Question

A 6.90 M solution of KOH in water solution contains 30% by mass of KOH. Calculate the density of the solution.
(A) $1.288g\text{ m}{{\text{L}}^{-1}}$
(B) $1.578g\text{ m}{{\text{L}}^{-1}}$
(C) $1.008g\text{ m}{{\text{L}}^{-1}}$
(D) $1.608g\text{ m}{{\text{L}}^{-1}}$

Answer 1

Hint: density can be calculated by taking the ratio of Mass and density.
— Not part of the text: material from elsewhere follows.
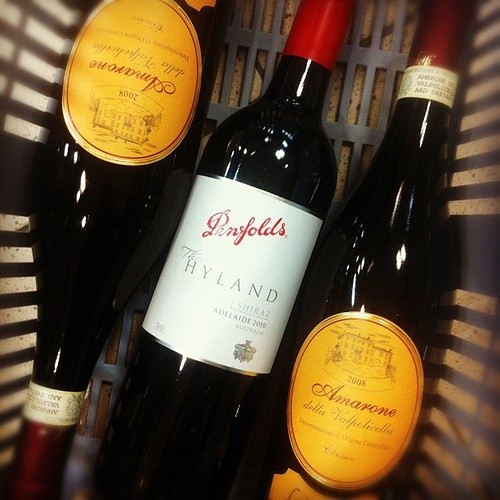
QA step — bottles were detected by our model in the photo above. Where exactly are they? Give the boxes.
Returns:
[1,0,229,499]
[205,0,476,500]
[81,0,365,500]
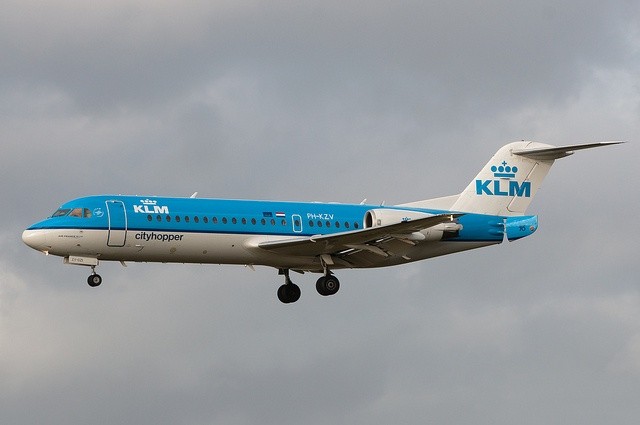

When one mole of solute is dissolved in 1 litre of solution, 1 Molar solution is obtained. 30% by mass of KOH indicates 30g of KOH is dissolved in 100g of solution.

Complete step by step solution:
-When one mole of solute is dissolved in 1 Liter of the solution, one Molar of the solution is obtained.
So one Molar solution of KOH is obtained, one mole of KOH is dissolved in 1 litre of solution, so 6.9M solution will have 6.9 moles of KOH present in 1 litre of solution.
-One mole of KOH is equal to the Molar mass of KOH. The molar mass of KOH is equal to 56g
So, As one mole of KOH is equal to 56g of KOH, so 6.9 moles of KOH will be 386.4g.
30% solution indicates 30g of KOH is present in 100g of solution.
-AS 30g of KOH is present in $100g$ of the solution, so $386.4g$ of $KOH$ will be present in 1288g of solution.
The density of the KOH solution can be calculated by dividing mass to volume.
So,
Density of KOH=\[\dfrac{Mass}{Volume}=\dfrac{1288}{1000}=1.288g/c{{m}^{3}}\]

The density of the solution (A) $1.288g\text{ m}{{\text{L}}^{-1}}$.

Note: 30% by mass of KOH indicates 30g of KOH is dissolved in 100g of solution. Density can be also calculated using this method. In 100g of the solution, 30g of KOH is present. So $\dfrac{100}{d}mL$ solution will contain $\dfrac{30}{56}$ mol KOH. So, density can be calculated as
Molarity=6.90 = $\dfrac{30}{56}\times \dfrac{d}{100}\times 1000$